Mag 7 Influence Beyond The S&P 500
Source: Glenmede Investment Management, FactSet. As of 12/31/2024. Past performance is not indicative of future performance.
Our 2025 Market Outlook features a viewpoint that this market internal will evolve going forward. The basis for that opinion is that while Mag 7 names should continue to outpace the other 493 names within the S&P, the earnings growth gap between the two groups will diminish. Expectations are for the growth rate of Mag 7 stock earnings to be lower, while at the same time, consensus expectations are for the other 493 stock earnings to accelerate. The consequence of this outcome would be a more consistent breadth expansion in the overall market. The other consequence is that a more diversified, equal-weight approach should do considerably better than in recent years. Indeed, January results are an inkling of what may be in store.

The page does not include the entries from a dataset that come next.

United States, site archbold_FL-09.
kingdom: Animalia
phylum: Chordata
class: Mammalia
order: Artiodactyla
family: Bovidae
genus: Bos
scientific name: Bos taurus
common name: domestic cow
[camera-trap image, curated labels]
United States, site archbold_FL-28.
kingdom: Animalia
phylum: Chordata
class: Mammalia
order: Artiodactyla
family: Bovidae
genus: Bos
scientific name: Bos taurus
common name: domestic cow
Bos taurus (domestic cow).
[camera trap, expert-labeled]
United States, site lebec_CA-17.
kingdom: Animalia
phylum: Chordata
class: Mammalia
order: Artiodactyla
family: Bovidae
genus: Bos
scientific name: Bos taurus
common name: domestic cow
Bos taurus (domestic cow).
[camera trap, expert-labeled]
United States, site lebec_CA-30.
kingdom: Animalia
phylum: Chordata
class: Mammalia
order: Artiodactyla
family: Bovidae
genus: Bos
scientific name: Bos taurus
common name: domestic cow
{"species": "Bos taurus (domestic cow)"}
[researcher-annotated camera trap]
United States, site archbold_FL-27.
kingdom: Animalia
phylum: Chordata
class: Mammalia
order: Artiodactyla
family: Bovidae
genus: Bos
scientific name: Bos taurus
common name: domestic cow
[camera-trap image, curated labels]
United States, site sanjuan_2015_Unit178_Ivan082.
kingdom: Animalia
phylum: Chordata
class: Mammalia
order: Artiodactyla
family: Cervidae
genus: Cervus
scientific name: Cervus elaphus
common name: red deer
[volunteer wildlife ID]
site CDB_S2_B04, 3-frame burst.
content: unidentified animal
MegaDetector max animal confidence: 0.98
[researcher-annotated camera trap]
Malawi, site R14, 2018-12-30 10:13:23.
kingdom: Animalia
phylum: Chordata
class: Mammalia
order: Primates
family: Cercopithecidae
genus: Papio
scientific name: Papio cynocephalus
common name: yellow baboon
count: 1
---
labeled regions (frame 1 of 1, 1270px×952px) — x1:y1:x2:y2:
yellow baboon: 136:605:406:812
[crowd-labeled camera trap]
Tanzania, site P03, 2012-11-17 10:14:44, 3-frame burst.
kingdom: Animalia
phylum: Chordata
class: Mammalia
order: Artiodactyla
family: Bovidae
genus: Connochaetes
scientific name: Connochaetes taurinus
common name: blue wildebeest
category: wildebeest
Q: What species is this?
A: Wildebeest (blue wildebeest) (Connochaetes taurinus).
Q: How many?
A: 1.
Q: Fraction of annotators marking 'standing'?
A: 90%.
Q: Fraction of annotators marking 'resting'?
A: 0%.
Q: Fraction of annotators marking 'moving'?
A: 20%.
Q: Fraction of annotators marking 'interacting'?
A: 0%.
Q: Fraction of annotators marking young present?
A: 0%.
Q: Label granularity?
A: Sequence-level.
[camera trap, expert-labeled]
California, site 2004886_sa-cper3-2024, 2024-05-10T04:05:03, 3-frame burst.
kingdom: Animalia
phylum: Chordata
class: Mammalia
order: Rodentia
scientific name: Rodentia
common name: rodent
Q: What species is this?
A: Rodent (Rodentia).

Source: FactSet, Goldman Sachs Research
To be clear, the market still needs participation from mega-cap tech stocks. A binary outcome in which the Mag 7 has falling earnings expectations would take down major averages due to their heavy weighting and likely lower the entire equity market. When major averages decline, selling becomes indiscriminate. Indeed, as this commentary is being written, equity markets are struggling with sharp declines sourced from news out of China regarding a new AI competitor to mega-cap tech names. If that competitor were to indeed provide a cheaper, better AI model than major US firms there could be a significant impact on mega-cap tech earnings expectations.
All market performance figures are sourced from Bloomberg.